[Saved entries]
####################

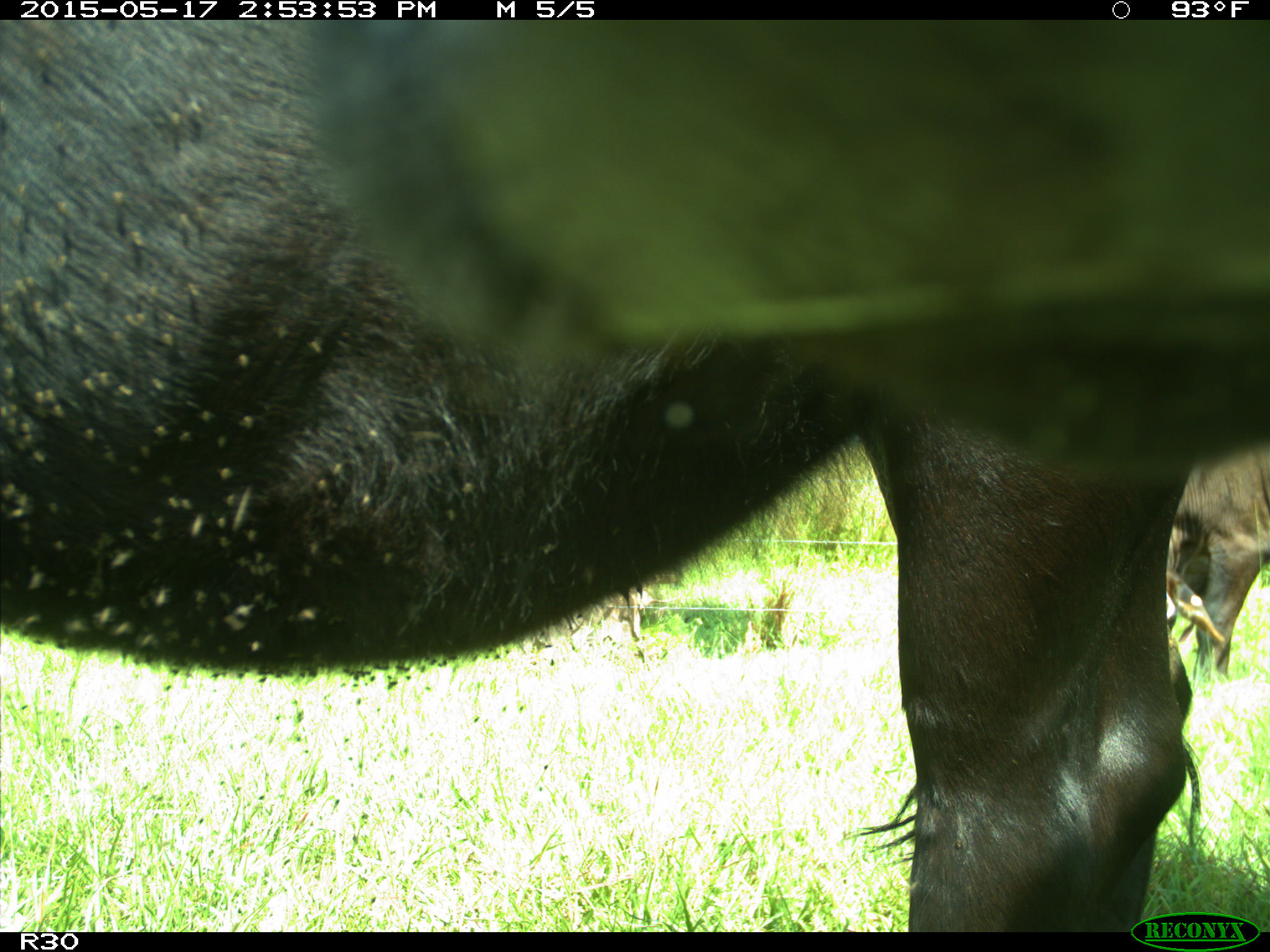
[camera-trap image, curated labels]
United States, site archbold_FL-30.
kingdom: Animalia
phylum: Chordata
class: Mammalia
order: Artiodactyla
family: Bovidae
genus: Bos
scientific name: Bos taurus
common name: domestic cow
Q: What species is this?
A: Bos taurus (domestic cow).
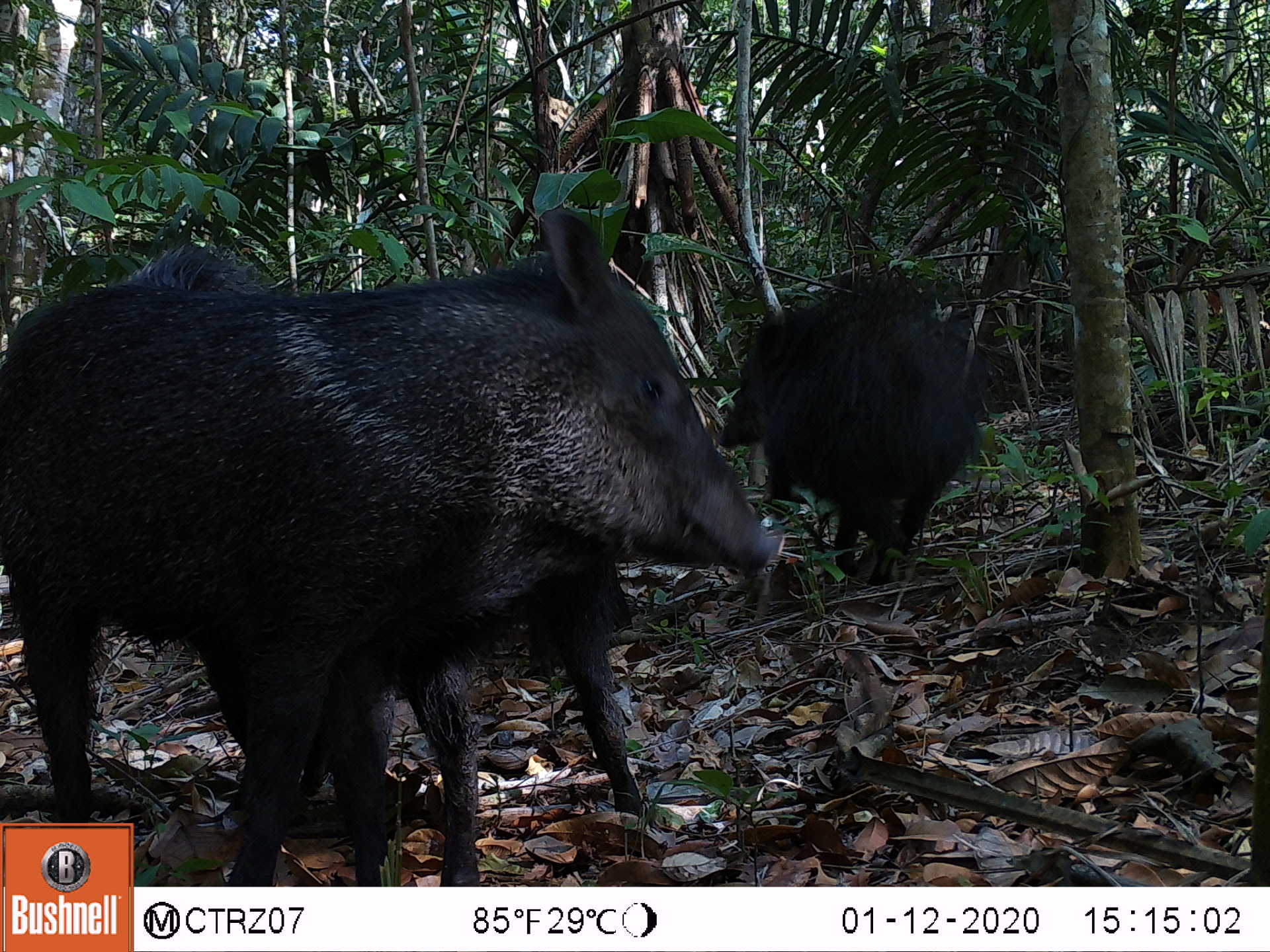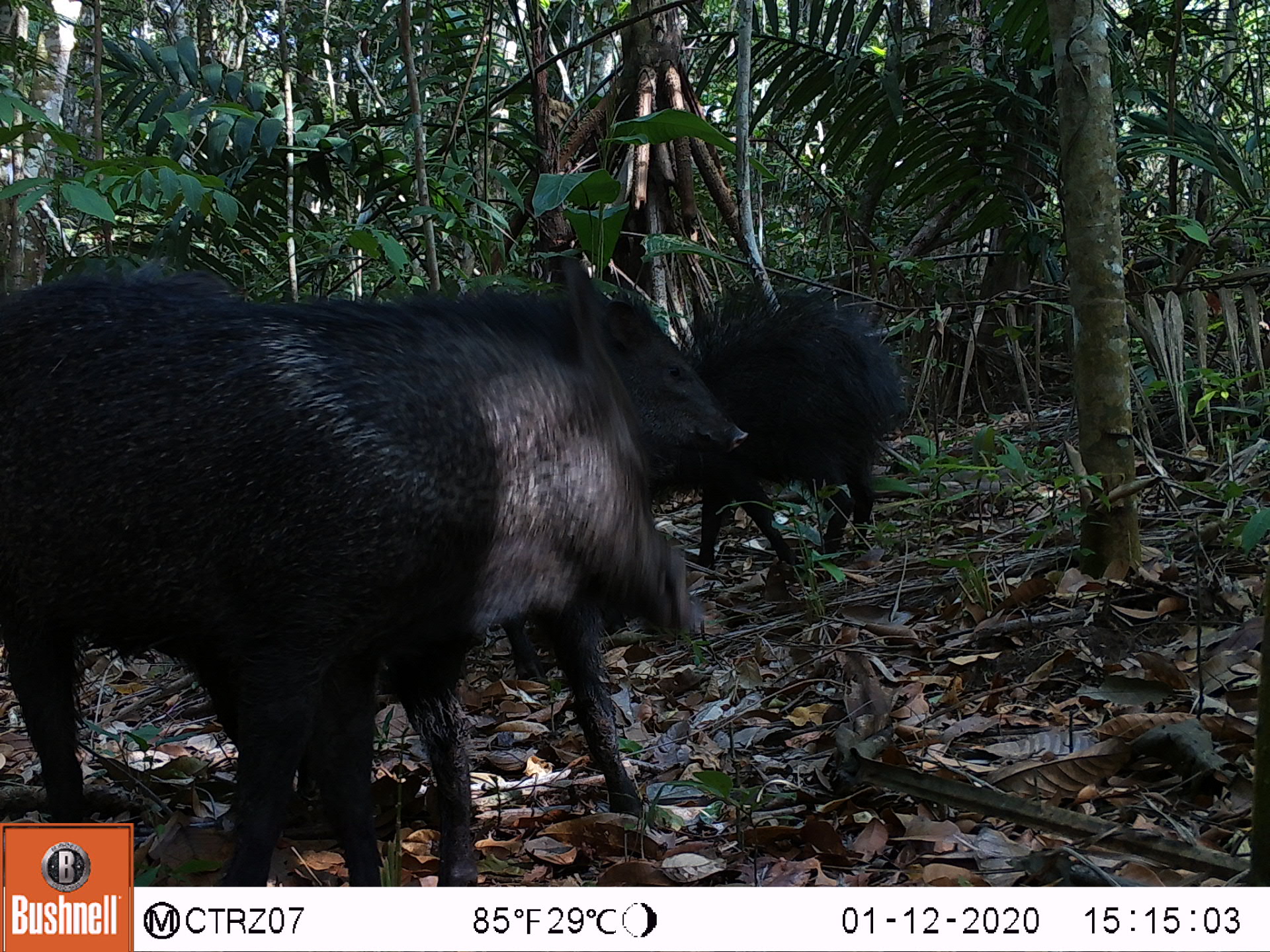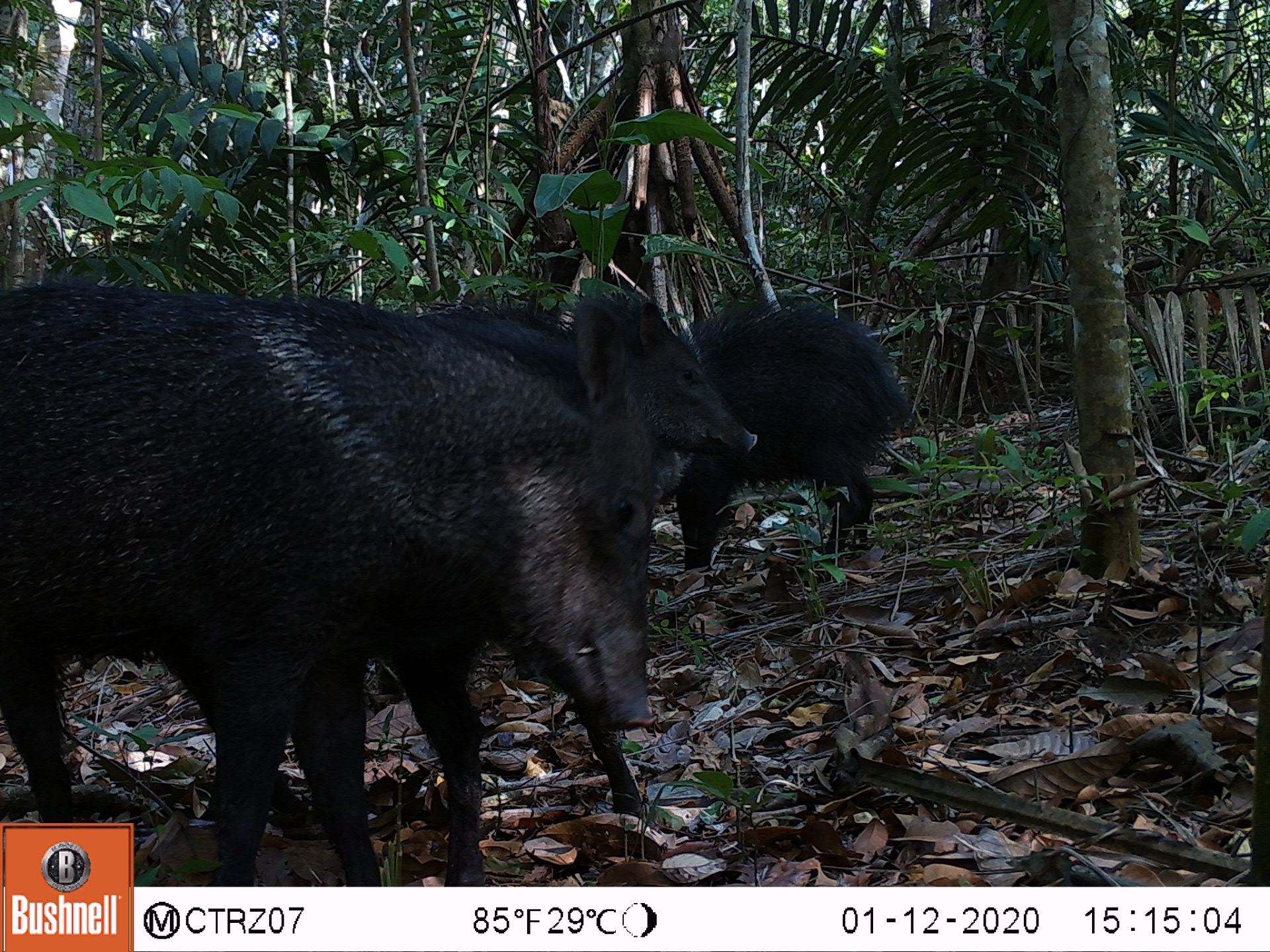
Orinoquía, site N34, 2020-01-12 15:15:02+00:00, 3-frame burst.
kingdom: Animalia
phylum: Chordata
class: Mammalia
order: Artiodactyla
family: Tayassuidae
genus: Pecari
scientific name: Pecari tajacu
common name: collared peccary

####################

**Work order**
The answer must be an exact restatement of all the records, with no pictures included.

**Task solution**
[camera-trap image, curated labels]
United States, site archbold_FL-30.
kingdom: Animalia
phylum: Chordata
class: Mammalia
order: Artiodactyla
family: Bovidae
genus: Bos
scientific name: Bos taurus
common name: domestic cow
Q: What species is this?
A: Bos taurus (domestic cow).
Orinoquía, site N34, 2020-01-12 15:15:02+00:00, 3-frame burst.
kingdom: Animalia
phylum: Chordata
class: Mammalia
order: Artiodactyla
family: Tayassuidae
genus: Pecari
scientific name: Pecari tajacu
common name: collared peccary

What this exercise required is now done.